What Are Macroeconomic Indicators?

Macroeconomic indicators, also known as fundamental data releases, are statistics or readings that reflect the economic circumstances of a particular country, region or sector. They are used by analysts and governments to assess the current and future health of the economy and financial markets.

Macroeconomic indicators will vary in their meaning and the impact that they have on the economy, but broadly speaking there are two main types of indicators.

Types of Macroeconomic Indicators

  • Leading indicators - forecast where an economy might be heading. They are often used by governments to implement policies because they represent the first phase of a new economic cycle. They include: yield curve, interest rates and share prices.
  • Lagging indicators - reflect an economy’s historical performance and only change after a trend has been established. They are used to confirm a trend is underway. They include: gross domestic product (GDP), inflation and employment figures.

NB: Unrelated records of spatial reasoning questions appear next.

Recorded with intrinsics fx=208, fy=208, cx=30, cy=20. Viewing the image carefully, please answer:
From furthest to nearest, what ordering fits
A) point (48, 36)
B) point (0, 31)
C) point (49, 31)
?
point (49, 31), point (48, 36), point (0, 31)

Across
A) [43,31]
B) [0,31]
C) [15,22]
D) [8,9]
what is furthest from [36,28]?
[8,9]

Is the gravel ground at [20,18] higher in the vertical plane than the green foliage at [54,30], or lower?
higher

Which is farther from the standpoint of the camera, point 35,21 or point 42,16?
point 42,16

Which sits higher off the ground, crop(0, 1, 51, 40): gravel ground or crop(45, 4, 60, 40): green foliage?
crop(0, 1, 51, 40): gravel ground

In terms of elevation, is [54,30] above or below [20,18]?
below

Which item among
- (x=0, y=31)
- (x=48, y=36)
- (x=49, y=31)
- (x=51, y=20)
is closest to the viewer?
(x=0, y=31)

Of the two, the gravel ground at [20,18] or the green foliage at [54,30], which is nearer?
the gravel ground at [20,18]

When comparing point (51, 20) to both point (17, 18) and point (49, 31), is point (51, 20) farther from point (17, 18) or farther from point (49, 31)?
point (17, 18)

There is also the category of coincident indicators, but these are generally grouped in with lagging indicators as they either happen at the same time or after an economic shift.

Top Macroeconomic Indicators to Watch

The best macroeconomic indicator to watch will heavily depend on your personal preferences, what positions you are taking and which country your portfolio is focused on. However, there are some very common indicators that most traders and investors will keep an eye on.

The Stock Market

The stock market is considered a good predictive indicator of economic health, as market participants spend their time assessing the health of companies and the economy, so are well placed to judge future growth.

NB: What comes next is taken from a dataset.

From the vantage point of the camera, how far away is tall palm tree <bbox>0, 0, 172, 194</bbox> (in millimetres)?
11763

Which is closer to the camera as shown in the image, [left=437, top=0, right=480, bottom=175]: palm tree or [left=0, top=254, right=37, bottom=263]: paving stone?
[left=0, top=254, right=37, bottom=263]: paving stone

However, it’s important to keep in mind that there are several issues with relying on the stock market as an economic indicator. The main one being that the prices are often based on speculation rather than the true value of a company, which is why stock prices can be over- and under-valued. As the past has shown us, the stock market has also experienced significant bubbles ahead of market crashes, which can create a false sense of optimism about the state of the economy.

House Prices

The housing market is widely considered a leading indicator, because the information can inform the state of the economy months in advance.

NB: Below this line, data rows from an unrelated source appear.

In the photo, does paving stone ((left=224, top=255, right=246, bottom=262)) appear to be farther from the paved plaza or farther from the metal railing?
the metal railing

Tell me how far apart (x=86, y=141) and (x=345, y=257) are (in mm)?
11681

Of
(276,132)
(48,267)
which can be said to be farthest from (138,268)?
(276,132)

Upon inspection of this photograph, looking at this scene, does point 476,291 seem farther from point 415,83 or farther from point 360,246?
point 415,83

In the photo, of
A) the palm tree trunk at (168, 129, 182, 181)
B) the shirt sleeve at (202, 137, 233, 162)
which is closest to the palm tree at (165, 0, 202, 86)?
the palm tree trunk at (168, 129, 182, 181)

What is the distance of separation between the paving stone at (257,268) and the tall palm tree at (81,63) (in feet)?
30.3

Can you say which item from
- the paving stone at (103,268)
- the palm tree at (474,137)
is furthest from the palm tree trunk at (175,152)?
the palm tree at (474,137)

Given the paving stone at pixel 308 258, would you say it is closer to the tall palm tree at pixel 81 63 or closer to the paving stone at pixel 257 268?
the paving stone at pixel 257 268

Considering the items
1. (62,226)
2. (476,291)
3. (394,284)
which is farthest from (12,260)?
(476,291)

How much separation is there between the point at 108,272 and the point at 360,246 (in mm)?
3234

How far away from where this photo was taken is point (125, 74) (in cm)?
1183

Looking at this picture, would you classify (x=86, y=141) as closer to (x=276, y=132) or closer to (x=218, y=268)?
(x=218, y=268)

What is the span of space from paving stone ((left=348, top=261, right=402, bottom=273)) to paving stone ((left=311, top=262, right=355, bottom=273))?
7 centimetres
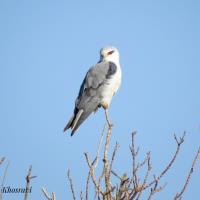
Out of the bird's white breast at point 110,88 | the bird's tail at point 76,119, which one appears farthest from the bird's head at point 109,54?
the bird's tail at point 76,119

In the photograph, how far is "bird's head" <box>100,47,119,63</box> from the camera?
307 inches

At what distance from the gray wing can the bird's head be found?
43cm

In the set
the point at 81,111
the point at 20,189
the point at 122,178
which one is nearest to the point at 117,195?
the point at 122,178

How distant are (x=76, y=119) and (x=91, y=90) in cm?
66

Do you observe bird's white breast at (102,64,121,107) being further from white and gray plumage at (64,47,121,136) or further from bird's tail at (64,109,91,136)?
bird's tail at (64,109,91,136)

A decline in housing prices suggests that the number of houses exceeds the amount of people looking to buy. This can have an impact on homeowner wealth, jobs in the construction sector and taxes, and can also force homeowners into foreclosure.

On the other hand, the number of building permits can be a leading indicator of economic health, because companies will apply for these permits at least six months before they start construction. If new projects start, this is seen as an indication that these companies expect demand for homes to rise.

Bond Yields

The best way to use bonds as an indicator is by looking at the yield curve. A bond’s yield is the income that a trader can expect to receive in return for buying and holding a bond.

When the economy is growing, a positive upturn can be expected as a result of higher inflation. When the economic future becomes uncertain, the yield curve flattens. If the yield curve becomes inverted, this can be seen as a sign that investors expect economic growth to slow sharply while inflation is low, and they, therefore, expect central banks to cut interest rates.

Retail Sales

In general, increasing retail sales is an indication that the economy is improving. If consumers are confident in their economic circumstances and the future of their situation, they will continue to buy products and fork out money on items that aren’t necessities.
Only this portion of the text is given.